Velho Chico

São Francisco

7 de novembro de 2017

A alma sertaneja de um rio

 

 

 

Maria Elisa Costa, arquiteta e ex-presidente do Iphan.

 

Conheci o Velho Chico na sua foz, entre Penedo e Piaçabuçu. Largo, generoso, cor de doce de leite, com suas pequeninas canoas de velas quadradas. Dono e senhor do território.

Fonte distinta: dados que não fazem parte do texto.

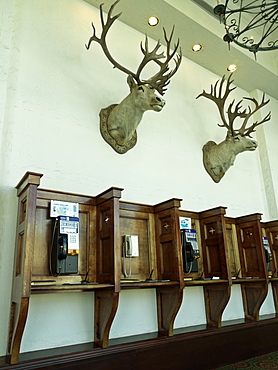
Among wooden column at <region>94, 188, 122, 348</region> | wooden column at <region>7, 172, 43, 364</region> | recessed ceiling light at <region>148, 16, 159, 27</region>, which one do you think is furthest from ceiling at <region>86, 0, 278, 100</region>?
wooden column at <region>7, 172, 43, 364</region>

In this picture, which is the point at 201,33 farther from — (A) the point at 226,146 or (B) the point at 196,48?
(A) the point at 226,146

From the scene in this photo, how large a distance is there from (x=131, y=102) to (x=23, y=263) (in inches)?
86.4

Depois, foi Pirapora, com águas verdes. Passadas as últimas corredeiras, ele se deixa navegar – navegar é preciso. Mas não se navega mais. Os barcos que um dia souberam agradecer sua bênção, hoje são restos de estruturas de madeira, parados na margem – no espaço e no tempo.

 
 
 
Galhos de árvore no leito do rio, consequência do desmatamento de suas margens e do arrasto das águas das tempestades.
 
 
 
 
NA BARRA DO GUAICUÍ – o Rio das Velhas, que vem lá de Belo Horizonte – a ruína sem telhado de uma capela jesuíta; isolada num promontório debruçado sobre a água, teve seu altar-mor substituído pelas fantásticas raízes de uma imensa gameleira – a árvore do Tempo – como que dizendo e repetindo para ninguém a vocação para renascer daquele rio.
 
E a cachoeira de Paulo Afonso, tão desafiadora e altiva, poderosa, soberba, revelando súbita e inesperadamente toda a energia daquela massa de água que até ali seguia seu curso discretamente, e naquele ponto se permitia explodir, extravasar-se, romper a aparente mansidão – tiraram-lhe o sangue, voraz e violentamente, para produzir apenas energia elétrica, em corações artificiais enormes, desmedidos. Manipulou-se o território com a assustadora desenvoltura de deuses, afogaram-se vivos povoados ribeirinhos e terras férteis de aluvião. Lá em cima da gigantesca barragem, a lancha corre veloz sobre uma vida submersa, retirada do mapa. No sopé da muralha, resta – no que um dia foi um alto – o pequeno cemitério quadrado da Canindé original.
 
E no local da cachoeira, na pedra agora seca, impera hoje o silêncio de uma cachoeira morta: tudo vai para o coração artificial, que às vezes se dá o direito de permitir um “replay” do antigo esplendor para alguma festa, fazendo de conta que a verdade é outra.
 
LEMBRANÇAS – No início do baixo curso, o pequeno porto de Piranhas permanece, como que à espera não se sabe bem do que, testemunhando tempos idos de estradas de ferro e caminhos de água. Ainda se lava roupa na beira do rio, mulheres fazem renda em Entremontes, passam raras canoas. Conta-se a história de Lampião, acaricia-se as lembranças, que são o único alimento disponível.
 
Uma vez, voltando de Belém para o Rio ao amanhecer, olhei da janela do avião e vi, lá embaixo, uma fita cor de rosa salmão refletindo a luz do sol nascente, contínua, solitária, definitiva. Era ele, o São Francisco.
 
E lá vai ele, com sua alma sertaneja, fiel a si próprio, fluindo sempre, na sua sóbria e contida resistência de fera ferida. E continuará a fluir, até que seja exaurida a última gota. 
 
Morrerá como quem sabe da sua verdade e da sua razão de ser.